Okan Bulut: 5 Ways to Effectively Visualize Survey Data

Okan Bulut

Introduction

As a visual learner, I often use data visualization to present the results of surveys and other types of self-report measures (e.g., psychological scales). In the 2019 annual meeting of the Canadian Society for the Study of Education (CSSE), I gave a half-day workshop on how to visualize assessment and survey results effectively (the workshop slides are available on my GitHub page)¹. My goal was to demonstrate readily-available tools that can be used for creating effective visualizations with survey and assessment data. Since my CSSE workshop in 2019, I have come across several other tools that can be quite useful for presenting survey results visually. So, I decided to share them in a blog post.

There are several ways to visualize data, depending on the type of variables as well as the message to be conveyed to the audience. Figure 1 presents some guidelines regarding which type of visualization to choose depending on the purpose of visualization, the type of variables, and the number of variables. Similar guidelines for data visualization are available on the Venngage website. Also, I definitely recommend you to check out Darkhorse Analytics’ blog post “Data Looks Better Naked.” The authors demonstrate how to create effective visualizations by eliminating redundancy in figures and charts.

Figure 1: Types of data visualization (Source: https://extremepresentation.com/)
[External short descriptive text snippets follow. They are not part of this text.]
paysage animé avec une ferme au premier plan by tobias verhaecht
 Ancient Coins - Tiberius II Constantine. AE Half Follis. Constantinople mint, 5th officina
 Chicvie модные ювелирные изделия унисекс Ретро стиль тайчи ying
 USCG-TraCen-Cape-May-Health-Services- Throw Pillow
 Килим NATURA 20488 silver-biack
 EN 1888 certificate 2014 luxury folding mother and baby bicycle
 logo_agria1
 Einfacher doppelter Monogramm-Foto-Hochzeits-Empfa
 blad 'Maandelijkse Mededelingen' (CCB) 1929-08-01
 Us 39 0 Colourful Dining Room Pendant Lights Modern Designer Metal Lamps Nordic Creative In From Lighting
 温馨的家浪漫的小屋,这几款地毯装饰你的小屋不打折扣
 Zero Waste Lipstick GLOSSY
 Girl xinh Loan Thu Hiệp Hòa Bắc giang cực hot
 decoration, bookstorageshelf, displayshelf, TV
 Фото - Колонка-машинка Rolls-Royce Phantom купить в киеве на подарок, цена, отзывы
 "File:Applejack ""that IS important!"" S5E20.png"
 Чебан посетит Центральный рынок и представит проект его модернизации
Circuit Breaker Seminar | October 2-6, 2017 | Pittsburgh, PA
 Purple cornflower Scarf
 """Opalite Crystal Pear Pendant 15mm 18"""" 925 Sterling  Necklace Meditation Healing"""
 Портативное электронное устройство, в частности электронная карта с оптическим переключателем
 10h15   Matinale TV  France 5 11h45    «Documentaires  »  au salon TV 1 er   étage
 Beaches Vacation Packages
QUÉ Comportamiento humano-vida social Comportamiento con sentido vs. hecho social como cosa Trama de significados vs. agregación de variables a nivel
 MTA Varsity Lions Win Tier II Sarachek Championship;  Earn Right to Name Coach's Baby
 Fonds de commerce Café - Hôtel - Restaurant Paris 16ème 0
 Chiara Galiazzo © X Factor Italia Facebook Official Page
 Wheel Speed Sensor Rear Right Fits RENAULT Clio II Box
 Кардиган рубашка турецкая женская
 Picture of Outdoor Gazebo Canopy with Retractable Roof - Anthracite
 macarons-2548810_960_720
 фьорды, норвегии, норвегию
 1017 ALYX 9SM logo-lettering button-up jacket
In this post, I will use real data from a questionnaire included in OECD’s Programme for International Student Assessment (PISA). PISA is an international, large-scale assessment administered to 15-year-old students across many countries and economies around the world. In 2015, nearly 540,000 students from 72 countries participated in PISA. After finishing reading, math, and science assessments, students also complete a questionnaire with several items focusing on their learning in school, their attitudes towards different aspects of learning, and non-cognitive/metacognitive constructs. Using students’ responses in the questionnaire, I will demonstrate five alternative tools to visualize survey data.

Let’s get started 📈.

Example

In this example, we will use a subset of the PISA 2015 dataset that includes students’ responses to some survey items and some demographic variables (e.g., age, gender, and immigration status). The sample only consists of students who participated in PISA 2015 from Alberta, Canada (\(n = 2,133\)). The data set is available in a .csv format here.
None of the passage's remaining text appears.